Saturday, March 27, 2010

Addicted to Experience? Is this really possible?

As I promised readers, here's another blog entry for today.

Last night reality TV was discussed and its effect on life experience and why it is popular. Tonight I want to look at the phenomenon of experience and explore briefly its consequences for being.

I want this entry to be more of an idea formulation than a full blown blog entry. Here's what I am seeing and let's discuss whether this happens or whether I'm just completely off my rocker (or both).

What I see in being right now is that people are being trained to be addicted to experience, people need to experience everything they possibly can in order to live life. This mentality occurs because of many different influences in society, either peer pressure or college institutions who encourage students to get out and do things. This influence is all well and good because people need to get out and experience the world sometimes because there are many things which people need to see. However, people can be told to experience too much, or to look for a particular brand of experience which is authentic.

Last night the discussion on reality TV talked about how people seek an escape from ordinary being by drawing themselves into something which is said and appears to be real being, but in fact is often fabricated or exaggerated being. This tendency to sensationalize experience occurs in another way.

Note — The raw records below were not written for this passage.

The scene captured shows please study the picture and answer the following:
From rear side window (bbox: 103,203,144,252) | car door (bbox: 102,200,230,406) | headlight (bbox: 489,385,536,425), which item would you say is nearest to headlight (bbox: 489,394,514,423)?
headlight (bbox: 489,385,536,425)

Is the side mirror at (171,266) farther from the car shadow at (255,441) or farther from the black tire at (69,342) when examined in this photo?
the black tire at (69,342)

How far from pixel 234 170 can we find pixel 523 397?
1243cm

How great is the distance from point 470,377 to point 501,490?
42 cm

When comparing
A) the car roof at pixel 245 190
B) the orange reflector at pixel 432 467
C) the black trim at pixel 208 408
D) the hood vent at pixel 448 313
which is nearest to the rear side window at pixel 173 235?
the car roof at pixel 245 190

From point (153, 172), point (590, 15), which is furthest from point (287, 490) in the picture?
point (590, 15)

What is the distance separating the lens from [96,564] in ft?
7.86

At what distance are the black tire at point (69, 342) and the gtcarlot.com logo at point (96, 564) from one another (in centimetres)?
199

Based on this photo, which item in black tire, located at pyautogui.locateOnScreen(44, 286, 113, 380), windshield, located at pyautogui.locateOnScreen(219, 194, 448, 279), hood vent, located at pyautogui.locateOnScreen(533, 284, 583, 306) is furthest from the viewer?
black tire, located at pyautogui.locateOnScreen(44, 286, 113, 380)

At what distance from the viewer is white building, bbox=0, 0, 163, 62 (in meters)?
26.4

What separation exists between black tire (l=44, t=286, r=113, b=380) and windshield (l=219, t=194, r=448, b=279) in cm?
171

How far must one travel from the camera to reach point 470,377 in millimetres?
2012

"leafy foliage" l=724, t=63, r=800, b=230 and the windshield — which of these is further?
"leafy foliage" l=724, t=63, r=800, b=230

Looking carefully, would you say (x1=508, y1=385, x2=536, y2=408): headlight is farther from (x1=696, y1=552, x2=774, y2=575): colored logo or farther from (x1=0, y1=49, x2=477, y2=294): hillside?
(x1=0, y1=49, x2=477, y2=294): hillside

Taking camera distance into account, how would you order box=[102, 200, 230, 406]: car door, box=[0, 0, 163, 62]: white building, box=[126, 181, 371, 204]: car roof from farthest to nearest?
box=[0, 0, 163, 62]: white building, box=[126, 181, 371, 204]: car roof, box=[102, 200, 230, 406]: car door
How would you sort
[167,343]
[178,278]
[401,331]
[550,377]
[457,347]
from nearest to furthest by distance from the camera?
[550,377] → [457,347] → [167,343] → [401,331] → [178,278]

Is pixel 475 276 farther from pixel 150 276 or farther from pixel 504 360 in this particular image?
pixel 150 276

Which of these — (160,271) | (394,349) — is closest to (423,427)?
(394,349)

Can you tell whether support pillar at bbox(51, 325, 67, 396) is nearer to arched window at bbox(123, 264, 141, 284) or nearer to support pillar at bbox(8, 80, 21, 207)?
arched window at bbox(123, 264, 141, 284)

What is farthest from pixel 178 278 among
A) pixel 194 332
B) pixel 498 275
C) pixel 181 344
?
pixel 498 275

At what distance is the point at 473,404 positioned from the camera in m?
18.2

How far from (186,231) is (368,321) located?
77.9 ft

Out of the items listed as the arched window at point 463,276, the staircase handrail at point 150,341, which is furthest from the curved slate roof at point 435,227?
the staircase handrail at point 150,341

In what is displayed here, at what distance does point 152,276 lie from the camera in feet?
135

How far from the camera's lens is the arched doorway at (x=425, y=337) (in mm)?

Reality TV tends to take many different experiences of being and flounders as many different emotions and feelings as possible into one experience. However, the opposite can also happen with different effects. Instead of pouring many different experiences into one experience, an experience can also be one which emphasizes one particular aspect of experience repeatedly (either a feeling or a ritual phrase.)

Ritual can be used to do this (either with or without knowledge that this is happening) through its use of repetition in prayers and the guidance of the worship leader. For example, if one wants to spread an idea of Jesus having mercy then one possible method of spreading that message is to have a litany which repeats "Jesus have mercy". The litany with its use of repetition helps the phrase get stuck in people's heads. If the phrase gets stuck in someone's head, then people in their minds repeat the same phrase, and in this particular phrase it is one of comfort.

To get feelings stuck in people's minds which can lead to a desire for a particular experience, one has to see a dramatic example of a particular feeling. This can either be an authentic response to an action, which people desire to emulate because there is an extreme feeling (and someone having or seeming to have a deep experience.) This experience and concern happens particularly within charismatic religious movements of the Holy Spirit. The encounter with the Holy Spirit is a deep reality. In response to that reality, some people have deep experiences to this transcendental reality. People desire to have this experience because it is a feeling of encounter with the divine. This desire for a particular feeling is also encouraged by those who lead prayer services through various incantations and extemporaneous prayers to the Spirit.

This experience in itself is not a bad thing. Deep prayer experiences are times of peace and calmness. However, the experience of God is greater than an experience of this particular feeling of the Spirit. The experience of God is a journey which takes place through joys and sorrows, happiness and pain. One particular feeling is not an exclusive experience of God. God can show His presence in a variety of feelings and many a way. Without this knowledge of the journey, people can feel a lack of God if they do not experience this particular high. This is dangerous because it becomes easy for people to fall away from God because of the lack of this particular experience.